PROBLEM REQUIREMENTS
All lines after the one containing "family: Felidae", together with that line itself, should be written out exactly, down to the last line of the entries below.

(Collected data entries)

>>

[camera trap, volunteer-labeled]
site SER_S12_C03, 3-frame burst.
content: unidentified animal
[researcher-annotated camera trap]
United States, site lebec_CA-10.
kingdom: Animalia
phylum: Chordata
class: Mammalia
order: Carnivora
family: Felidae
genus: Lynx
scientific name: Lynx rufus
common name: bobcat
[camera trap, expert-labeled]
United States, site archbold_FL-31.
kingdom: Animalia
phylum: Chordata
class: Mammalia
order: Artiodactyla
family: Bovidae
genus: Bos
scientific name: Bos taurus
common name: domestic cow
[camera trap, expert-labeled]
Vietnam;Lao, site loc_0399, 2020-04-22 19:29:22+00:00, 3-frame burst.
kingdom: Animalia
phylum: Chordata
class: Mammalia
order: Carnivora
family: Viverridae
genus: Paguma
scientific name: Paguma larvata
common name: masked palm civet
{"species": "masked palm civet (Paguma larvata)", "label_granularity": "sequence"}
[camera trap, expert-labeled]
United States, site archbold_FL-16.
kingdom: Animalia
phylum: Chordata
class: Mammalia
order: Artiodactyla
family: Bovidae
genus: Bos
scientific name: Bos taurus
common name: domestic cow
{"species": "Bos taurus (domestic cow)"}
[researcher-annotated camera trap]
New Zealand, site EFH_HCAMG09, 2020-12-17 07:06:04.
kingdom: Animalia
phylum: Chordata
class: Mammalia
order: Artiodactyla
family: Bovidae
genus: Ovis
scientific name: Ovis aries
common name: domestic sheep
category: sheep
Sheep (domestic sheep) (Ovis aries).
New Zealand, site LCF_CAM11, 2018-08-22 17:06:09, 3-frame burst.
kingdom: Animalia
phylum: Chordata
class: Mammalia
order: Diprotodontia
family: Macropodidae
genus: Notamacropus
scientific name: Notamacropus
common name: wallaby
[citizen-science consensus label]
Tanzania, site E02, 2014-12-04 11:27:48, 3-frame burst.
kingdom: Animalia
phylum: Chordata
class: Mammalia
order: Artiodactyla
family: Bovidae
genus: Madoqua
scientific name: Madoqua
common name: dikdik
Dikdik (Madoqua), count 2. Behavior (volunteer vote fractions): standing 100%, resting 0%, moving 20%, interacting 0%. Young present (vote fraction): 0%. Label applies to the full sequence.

<<

ANSWER FOR THE TASK
family: Felidae
genus: Lynx
scientific name: Lynx rufus
common name: bobcat
[camera trap, expert-labeled]
United States, site archbold_FL-31.
kingdom: Animalia
phylum: Chordata
class: Mammalia
order: Artiodactyla
family: Bovidae
genus: Bos
scientific name: Bos taurus
common name: domestic cow
[camera trap, expert-labeled]
Vietnam;Lao, site loc_0399, 2020-04-22 19:29:22+00:00, 3-frame burst.
kingdom: Animalia
phylum: Chordata
class: Mammalia
order: Carnivora
family: Viverridae
genus: Paguma
scientific name: Paguma larvata
common name: masked palm civet
{"species": "masked palm civet (Paguma larvata)", "label_granularity": "sequence"}
[camera trap, expert-labeled]
United States, site archbold_FL-16.
kingdom: Animalia
phylum: Chordata
class: Mammalia
order: Artiodactyla
family: Bovidae
genus: Bos
scientific name: Bos taurus
common name: domestic cow
{"species": "Bos taurus (domestic cow)"}
[researcher-annotated camera trap]
New Zealand, site EFH_HCAMG09, 2020-12-17 07:06:04.
kingdom: Animalia
phylum: Chordata
class: Mammalia
order: Artiodactyla
family: Bovidae
genus: Ovis
scientific name: Ovis aries
common name: domestic sheep
category: sheep
Sheep (domestic sheep) (Ovis aries).
New Zealand, site LCF_CAM11, 2018-08-22 17:06:09, 3-frame burst.
kingdom: Animalia
phylum: Chordata
class: Mammalia
order: Diprotodontia
family: Macropodidae
genus: Notamacropus
scientific name: Notamacropus
common name: wallaby
[citizen-science consensus label]
Tanzania, site E02, 2014-12-04 11:27:48, 3-frame burst.
kingdom: Animalia
phylum: Chordata
class: Mammalia
order: Artiodactyla
family: Bovidae
genus: Madoqua
scientific name: Madoqua
common name: dikdik
Dikdik (Madoqua), count 2. Behavior (volunteer vote fractions): standing 100%, resting 0%, moving 20%, interacting 0%. Young present (vote fraction): 0%. Label applies to the full sequence.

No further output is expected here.